Your task is to transcribe, word for word, the line containing "新品CD(デジパック・初回盤)▲My Little Lover" and all lines that follow it to the end of the entries. Leave out the pictures.

=== Begin Enclosure ===

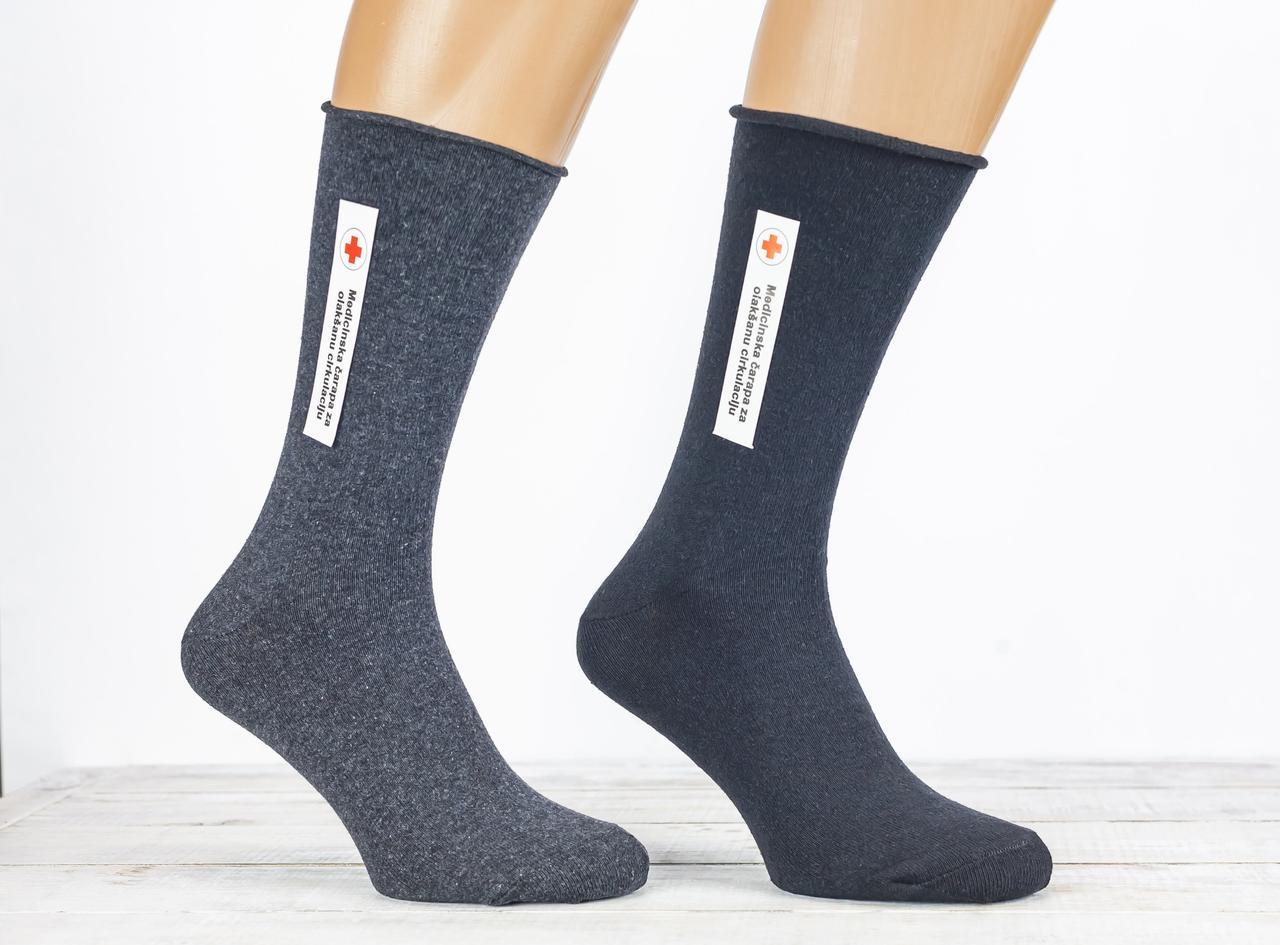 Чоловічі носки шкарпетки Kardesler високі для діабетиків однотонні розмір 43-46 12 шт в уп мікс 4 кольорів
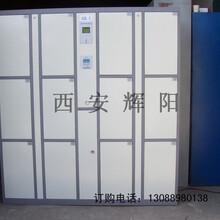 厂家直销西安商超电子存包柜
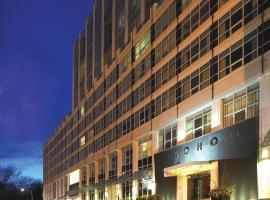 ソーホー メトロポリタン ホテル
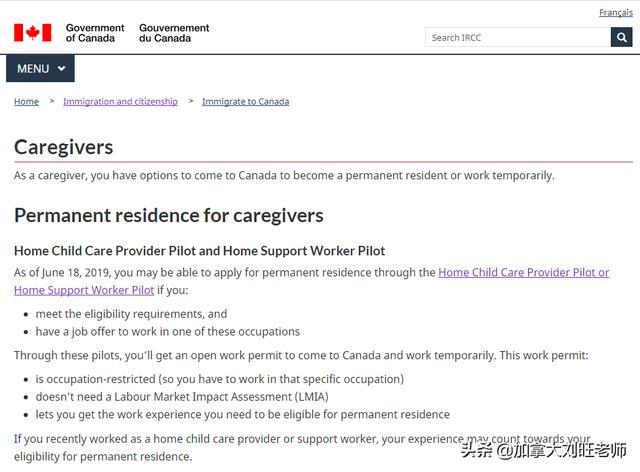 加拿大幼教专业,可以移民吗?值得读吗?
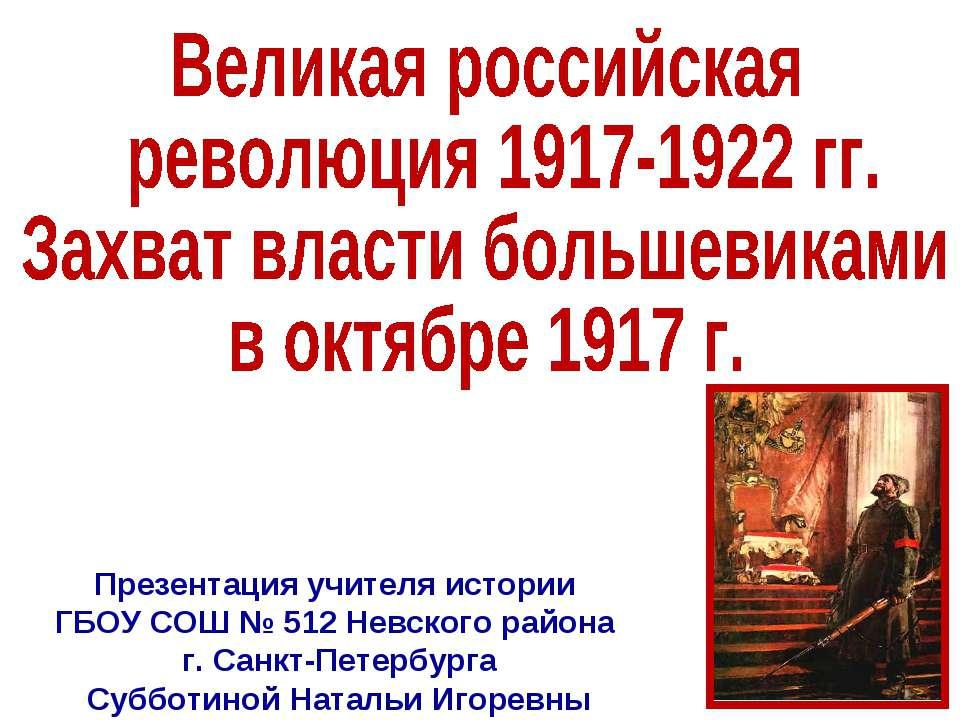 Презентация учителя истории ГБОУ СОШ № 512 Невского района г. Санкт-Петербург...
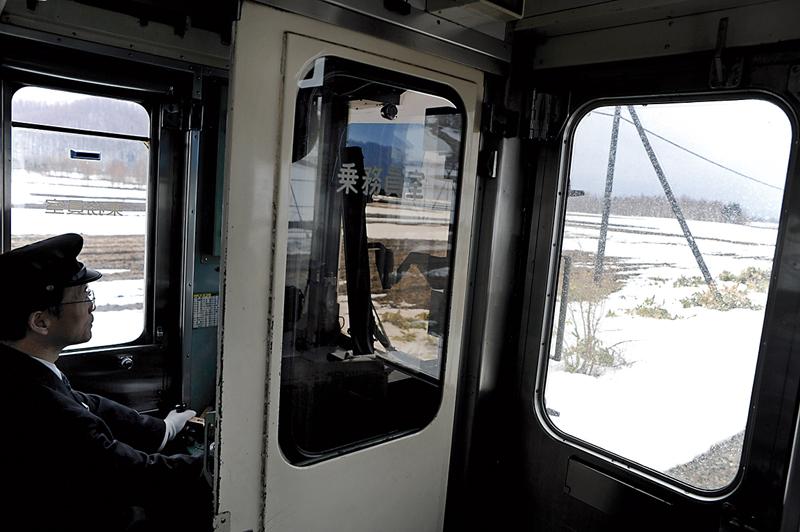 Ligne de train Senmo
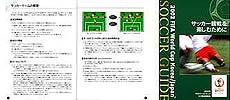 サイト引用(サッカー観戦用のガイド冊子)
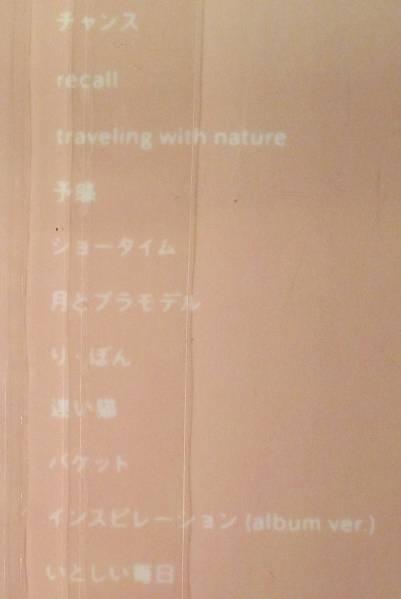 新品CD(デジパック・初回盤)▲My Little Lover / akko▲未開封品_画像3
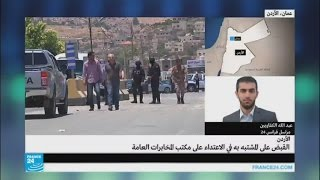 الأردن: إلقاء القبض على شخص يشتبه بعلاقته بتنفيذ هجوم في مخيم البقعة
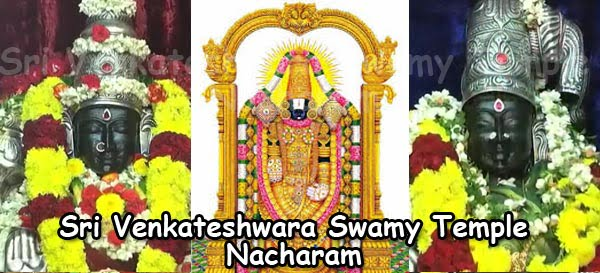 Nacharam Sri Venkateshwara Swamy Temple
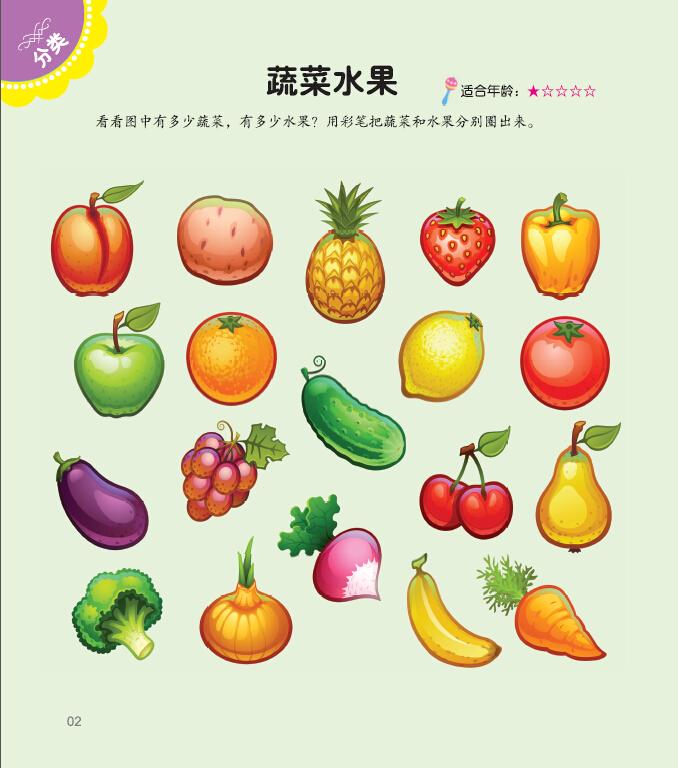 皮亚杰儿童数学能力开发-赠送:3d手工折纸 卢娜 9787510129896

=== End Enclosure ===

REPLY TO THE TASK:
 新品CD(デジパック・初回盤)▲My Little Lover / akko▲未開封品_画像3
 الأردن: إلقاء القبض على شخص يشتبه بعلاقته بتنفيذ هجوم في مخيم البقعة
 Nacharam Sri Venkateshwara Swamy Temple
 皮亚杰儿童数学能力开发-赠送:3d手工折纸 卢娜 9787510129896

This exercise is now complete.